The True social media mobile app that prides itself on protecting user privacy had a security lapse that left their servers exposed to the public. The spilled private data were left for anyone on the internet to read.
The social media mobile app was launched in 2017 by Hello Mobile, a small virtual cell carrier that uses T-Mobile’s network. On True’s website, it is mention that they have raised $14 million via venture capitalist and have stated to have accumulated more than 500 thousand users later after its product launch.
The exposed private data were discovered when a dashboard for an app’s databases was left exposed to the internet without requiring any authentication or password. This allowed anyone to browse, filter, read, and search the database contents that include the users’ private data.
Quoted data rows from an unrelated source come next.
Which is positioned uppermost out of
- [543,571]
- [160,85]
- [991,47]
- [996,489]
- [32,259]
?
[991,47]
A cybersecurity researcher has found the unsecured dashboard, and the data was provided by BinaryEdge. A search engine specializing in publicly accessible and unsecured databases revealed that the dashboard was publicly available since September of this year. True have been contacted and notified of the exposed data, and they had taken the dashboard offline.
The security lapse was confirmed by Bret Cox, the Chief executive of True.
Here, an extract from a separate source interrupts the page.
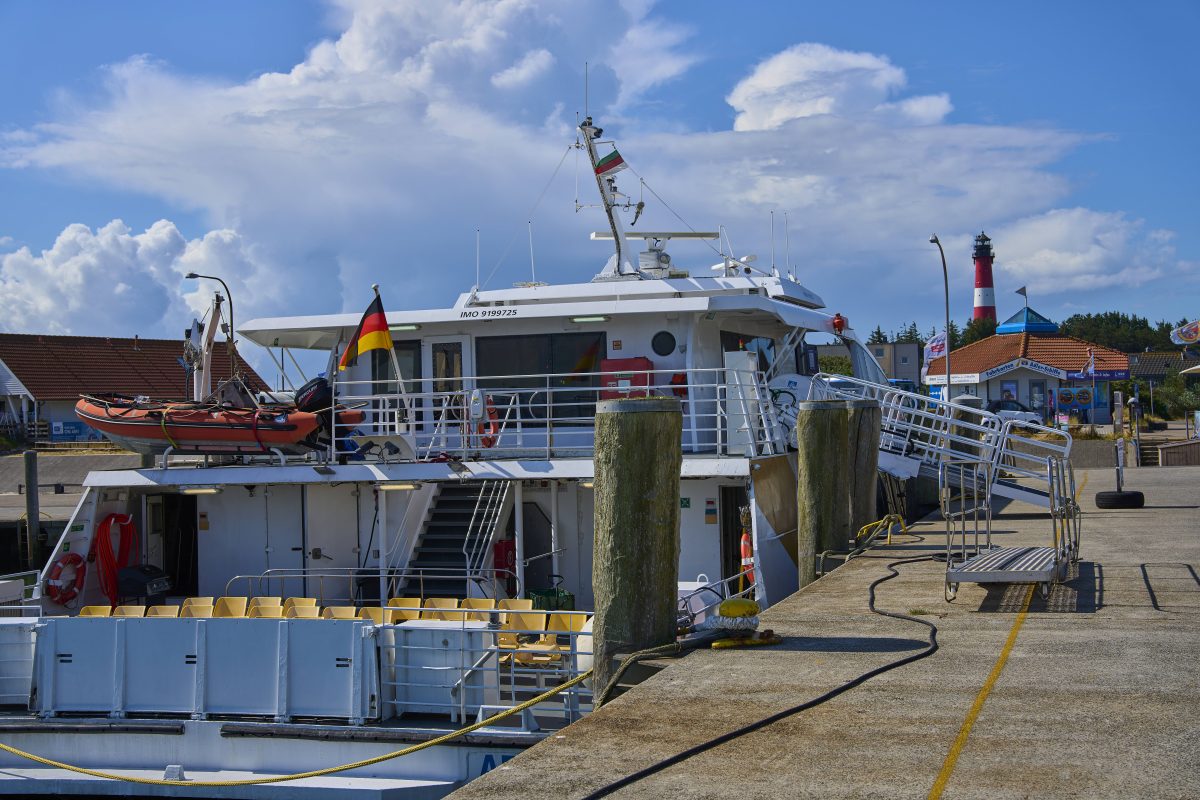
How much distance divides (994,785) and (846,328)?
1329 cm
The exposed data contained daily server and system logs dating from February, including a user’s registered email address, phone number, contents, private post, and messages among users. The last known geolocation of the user tells where the user is had been. The logs also exposed the phone contacts and emails uploaded by the users, which the social media app uses to match with known friends within the app.
The True social media app data that got exposed were unencrypted.
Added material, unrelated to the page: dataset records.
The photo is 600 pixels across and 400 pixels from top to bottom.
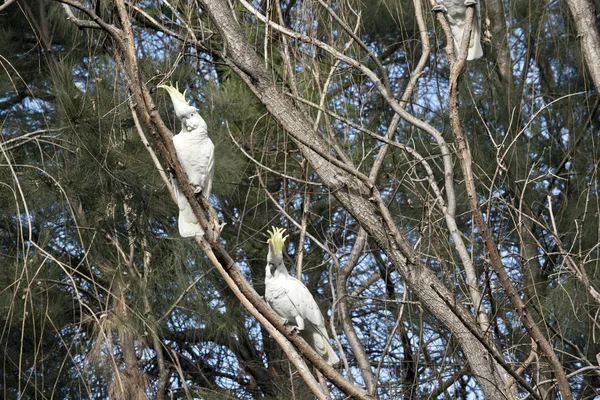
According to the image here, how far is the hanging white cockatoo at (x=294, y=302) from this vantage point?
7.68 feet

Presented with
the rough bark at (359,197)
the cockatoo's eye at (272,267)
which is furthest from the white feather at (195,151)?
the cockatoo's eye at (272,267)

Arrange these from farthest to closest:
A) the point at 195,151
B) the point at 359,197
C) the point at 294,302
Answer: the point at 294,302
the point at 195,151
the point at 359,197

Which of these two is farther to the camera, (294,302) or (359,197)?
(294,302)

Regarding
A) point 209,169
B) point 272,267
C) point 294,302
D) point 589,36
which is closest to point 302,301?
point 294,302

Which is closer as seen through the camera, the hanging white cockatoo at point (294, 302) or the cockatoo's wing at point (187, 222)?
the cockatoo's wing at point (187, 222)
The researchers have confirmed that the leaking database from the exposed dashboard was from actual users by creating test accounts and providing information that the creator would know, such as the phone number used to verify the created account.
Aside from user data, account access tokens were also leaking, which can be used to hack and hijack the said user account. An account access token looks like a line of random alphanumeric characters that would keep users logged in the app without entering login credentials. The researchers then used the account access token to log in to the test account and post on the feeds.
This is an excellent example of how misconfiguration and mistakes can happen in any company and organization, highlighting the importance of ensuring any application build.